PSST! Prosodic Speech Segmentation with Transformers
Nathan Roll, Calbert Graham, Simon Todd
TL;DR
PSST addresses automatic segmentation of intonation units in American English by re-purposing a pretrained STT transformer (Whisper) through low-frequency token retokenization. The method finetunes Whisper on IU boundaries and compares syntax-aware and lexical baselines, demonstrating strong in-distribution performance with $F1=0.87$ and $Acc=0.96$, and reasonable out-of-distribution results on IViE with $F1=0.73$ and $Acc=0.93$. The study shows that limited labeled data plus targeted signal reduction can yield state-of-the-art IU segmentation without enterprise-scale compute, and that prosody-syntax interplay underlies boundary decisions.

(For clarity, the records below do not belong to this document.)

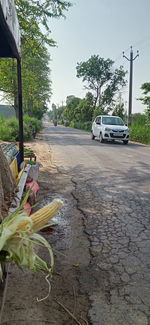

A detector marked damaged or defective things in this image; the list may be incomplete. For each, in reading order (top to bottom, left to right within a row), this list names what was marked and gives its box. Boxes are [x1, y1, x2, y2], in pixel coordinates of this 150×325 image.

cracked asphalt surface [43, 122, 149, 324]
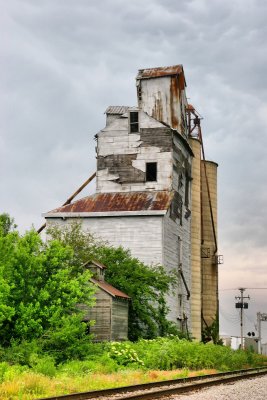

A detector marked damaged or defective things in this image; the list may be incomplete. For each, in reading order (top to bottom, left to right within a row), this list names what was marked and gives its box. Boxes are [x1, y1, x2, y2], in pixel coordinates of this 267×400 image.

rusty corrugated metal roof [46, 191, 174, 216]
rusty corrugated metal roof [91, 280, 131, 298]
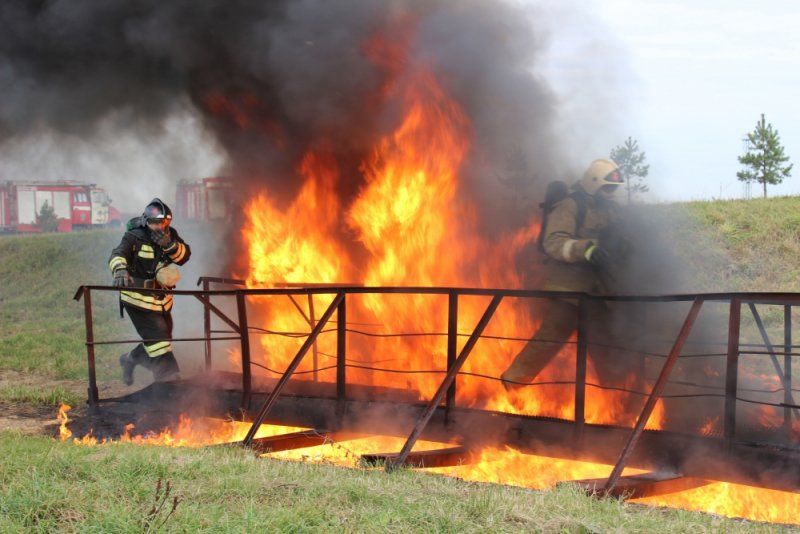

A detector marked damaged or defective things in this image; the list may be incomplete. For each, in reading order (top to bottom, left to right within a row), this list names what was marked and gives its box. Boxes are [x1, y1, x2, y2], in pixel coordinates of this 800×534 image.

charred metal beam [242, 294, 346, 448]
charred metal beam [364, 448, 476, 468]
rusty steel frame [76, 282, 800, 496]
charred metal beam [386, 294, 500, 474]
charred metal beam [572, 476, 708, 500]
charred metal beam [604, 300, 704, 496]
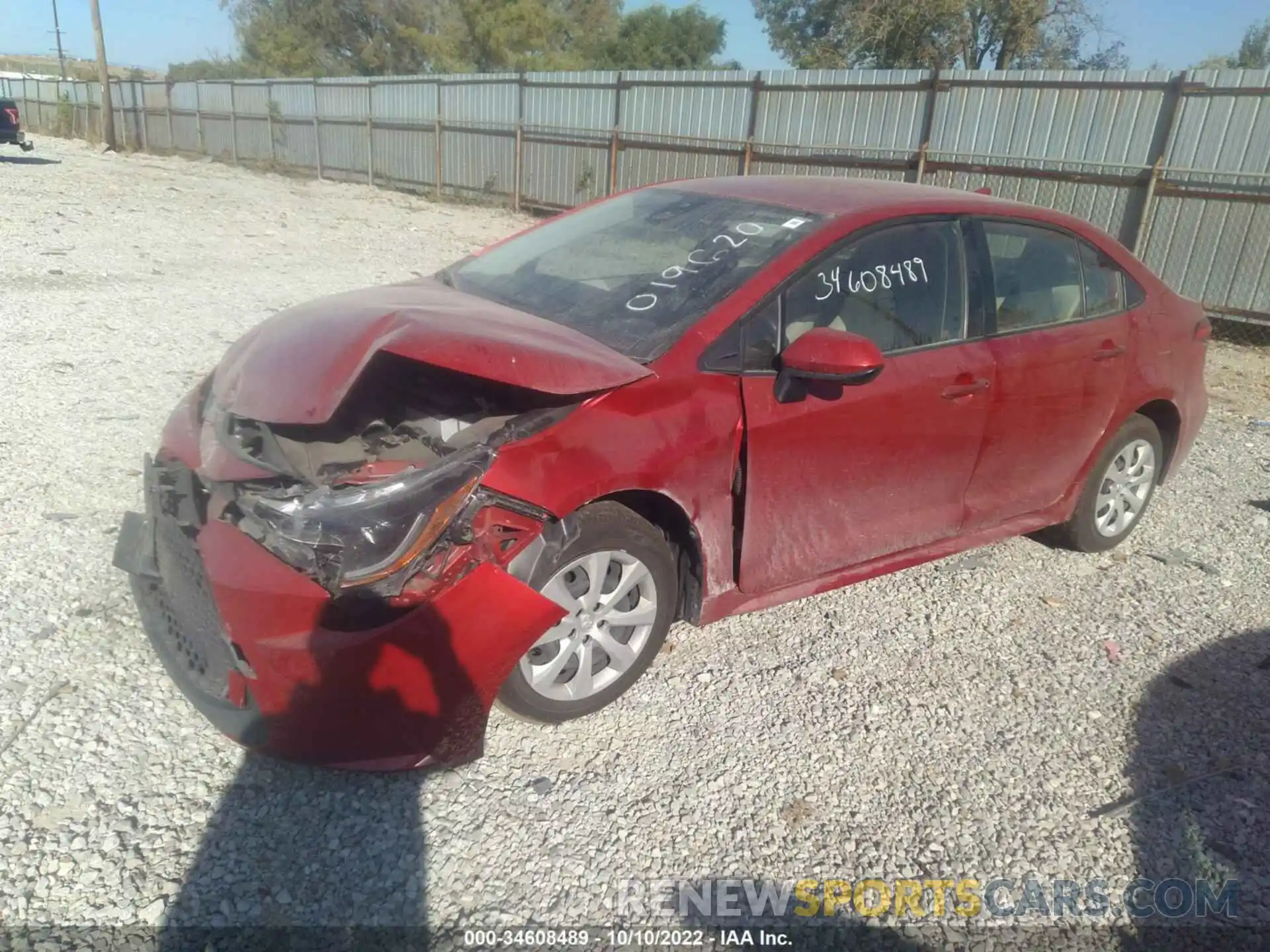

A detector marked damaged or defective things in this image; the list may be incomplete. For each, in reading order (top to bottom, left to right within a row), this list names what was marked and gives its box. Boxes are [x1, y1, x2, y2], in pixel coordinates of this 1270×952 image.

crushed hood [212, 275, 651, 423]
broken headlight [235, 444, 495, 592]
damaged red sedan [114, 178, 1206, 772]
shattered grille [142, 521, 235, 698]
crumpled front bumper [109, 455, 566, 772]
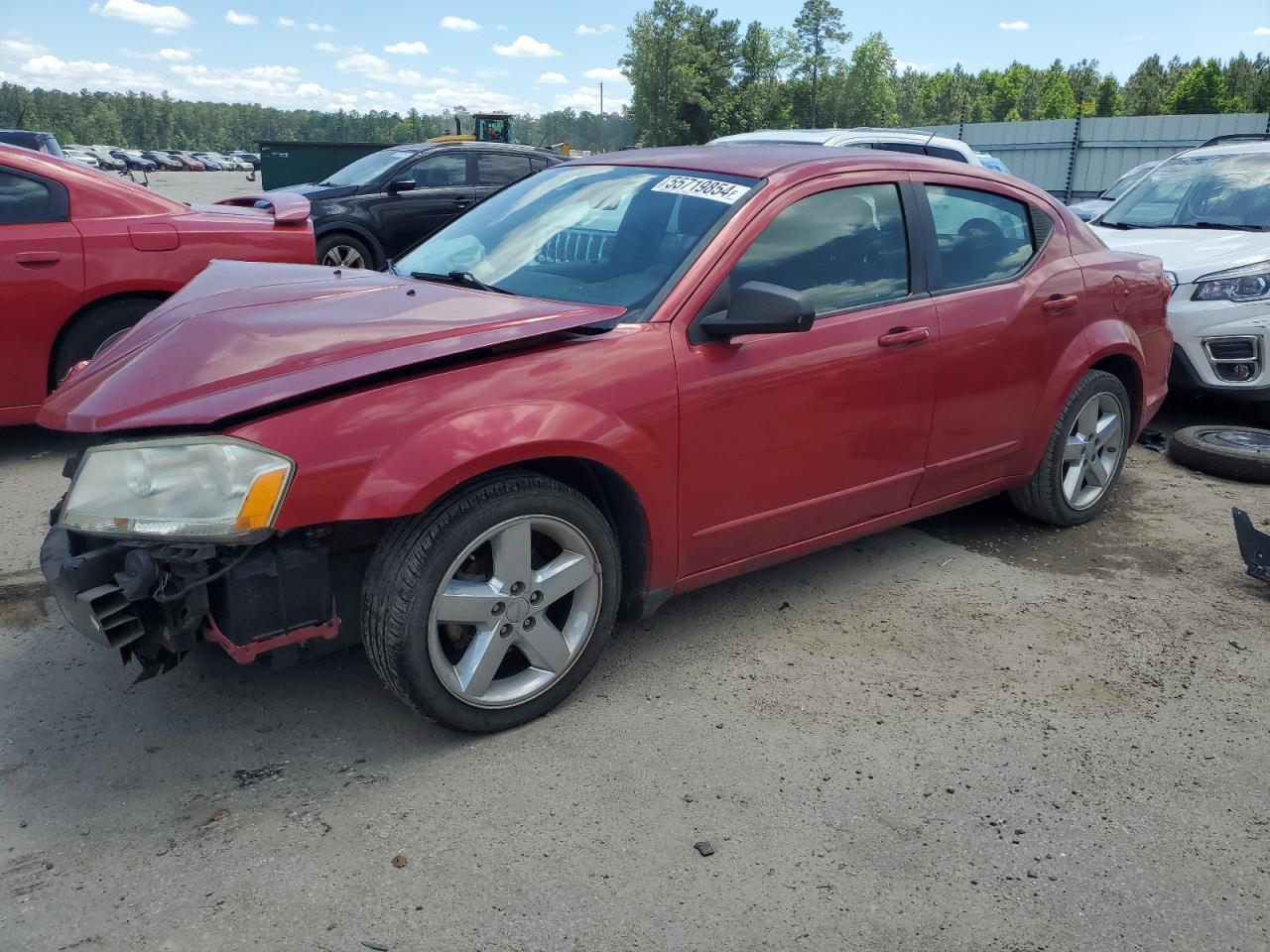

These findings offer a practical baseline for prosodic segmentation and suggest avenues for extending transformer models to more nuanced prosodic phenomena.
Abstract
Self-attention mechanisms have enabled transformers to achieve superhuman-level performance on many speech-to-text (STT) tasks, yet the challenge of automatic prosodic segmentation has remained unsolved. In this paper we finetune Whisper, a pretrained STT model, to annotate intonation unit (IU) boundaries by repurposing low-frequency tokens. Our approach achieves an accuracy of 95.8%, outperforming previous methods without the need for large-scale labeled data or enterprise grade compute resources. We also diminish input signals by applying a series of filters, finding that low pass filters at a 3.2 kHz level improve segmentation performance in out of sample and out of distribution contexts. We release our model as both a transcription tool and a baseline for further improvements in prosodic segmentation.